Step 1: Start by completely ignoring civil liberties and forcing telecommunication companies to hand over data on their users. Bonus points for giving an NSL so users aren't aware of their breach of privacy.

Step 2: Allow said companies to bill for providing the data. This makes sure they keep quite and don't speak up to the things the government is doing because lets be honest, what sort of businessman is going to complain about thick margins?

Step 3: Repeat steps 1 & 2 until there is a leak and the world finds out about everything that's been going on.

Step 4: Wait for the repercussions of step 3 to blow over. Now that everyone knows what's going on, no use in quieting down the companies by paying them off so let's sue them for charging too much.

How do they have the balls to do this kind of shit? Makes me want to vomit.




1) The bill is to the government and is typically in the range of $750 per day per tap.

2) Any network admin inside of telecom will tell you that this is a terrible system to implement and maintain.

3) Zero operators perceive wiretapping as a profit center; it is an annoyance that is tolerated as a condition of doing business in the US.

If you evaluate the decisions that operators make as participating in the game theory that is our world, they're actually quite rational.

Lastly, if you think $21M represents a material payoff to a company like Sprint or AT&T, I would suggest that this is a few orders of magnitude shallow for such a concern.

The cited article is an example of a reconciliation fraud of a very minor nature, not an example of hush money from the government.


Oculus, your Step 2 is not quite correct. According to the lawsuit text, said companies have to foot the bill to any facilities or equipment, or systems modifications, and may only bill for operational expenses.

So not only is the gov forcing these data breaches, they are also forcing the companies to foot most of the bill.


Yeah you got it right.

The fact that one end of the government overstepped grants a retrospective (by several years) right for a company to deliberately over-charge a completely different end of the government for legitimate services.

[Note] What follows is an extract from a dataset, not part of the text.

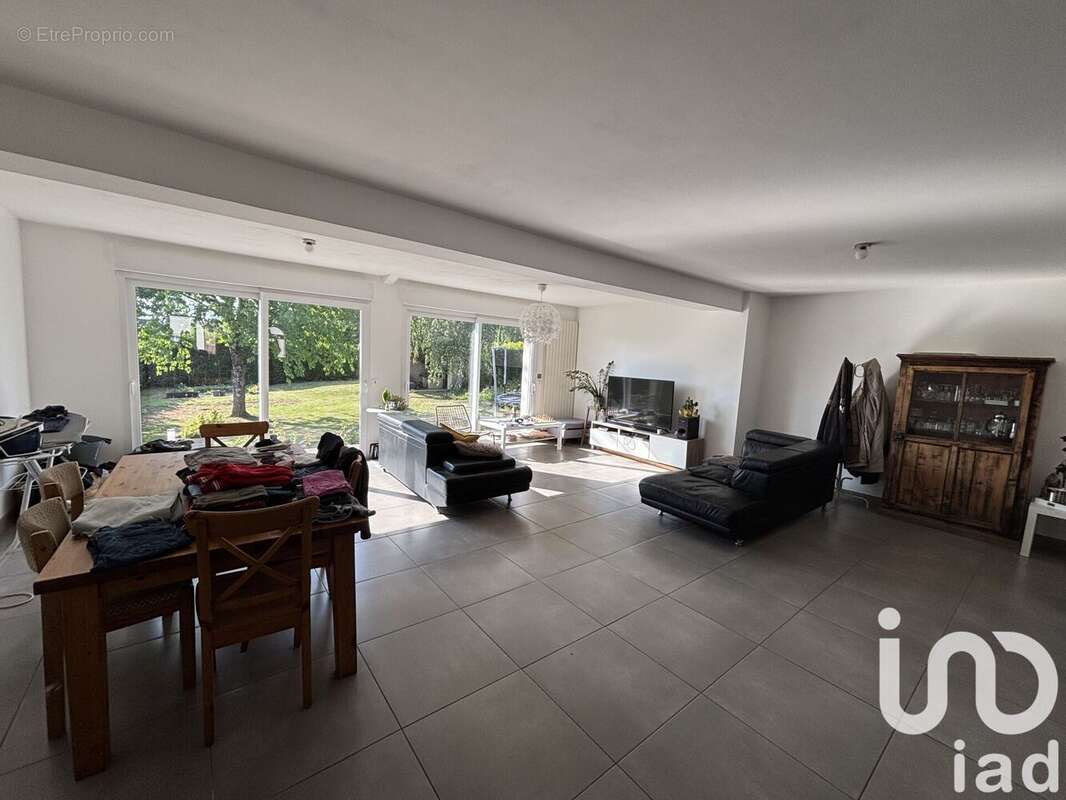 Photo 6 - Maison à SAINT-ARNOULT-DES-BOIS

Certainly, there can be no topic involving the government and telecommunications where ranting about NSA isn't on topic. It is really that simple.

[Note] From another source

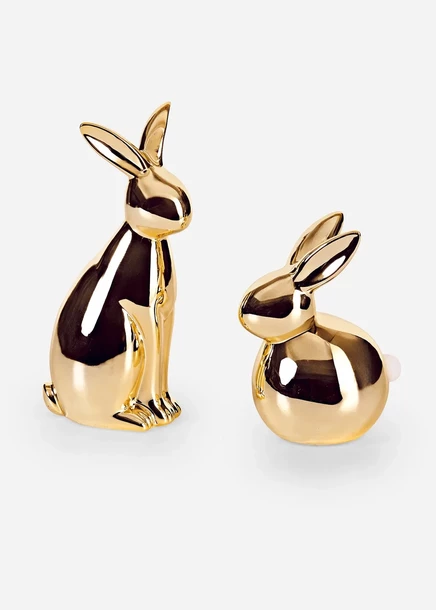 Бонприкс Деко-Фигурен Хасен (2-я серия. Сет) goldfarben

I mean, the NSA killed contracts from other parts of the government because Qwest wouldn't play ball, why not pay them through other parts of the government for deniability?


CALEA was enacted in 1994, well before the recent issues with the NSA.

I don't like what the NSA is doing either, but companies like Sprint are obligated to provide these sorts of things to law enforcement for other reasons than just NSA spying. It's also for other legal investigation using warrants.

They shouldn't be abusing it by collecting more than they're due, regardless of how anyone feels about the NSA.


Insofar as you take as premise that the arrangement was good in the first place, it doesn't really follow that it's abusive for the telecoms to continue to bill for infrastructure costs associated with maintaining and building their ability to tap to meet government demands. It's not as if there has been 0 infrastructure buildout since 1994.

Just because it's illegal doesn't mean it's abusive. Rather, the 1994 law seems quite abusive.


> How do they have the balls to do this kind of shit? Makes me want to vomit.

The larger the organization you join, the more divorced you are between decisions as a person and decisions as the organization. Sure, corporations may effectively be citizens, but they sure don't come with the ethical constraints and responsibilities that individuals do.

Not all ethical decisions are directly beneficial for the individual, but multiply that times hundreds of thousands of people? The good decisions get lost somewhere between the PR department and the accounting department.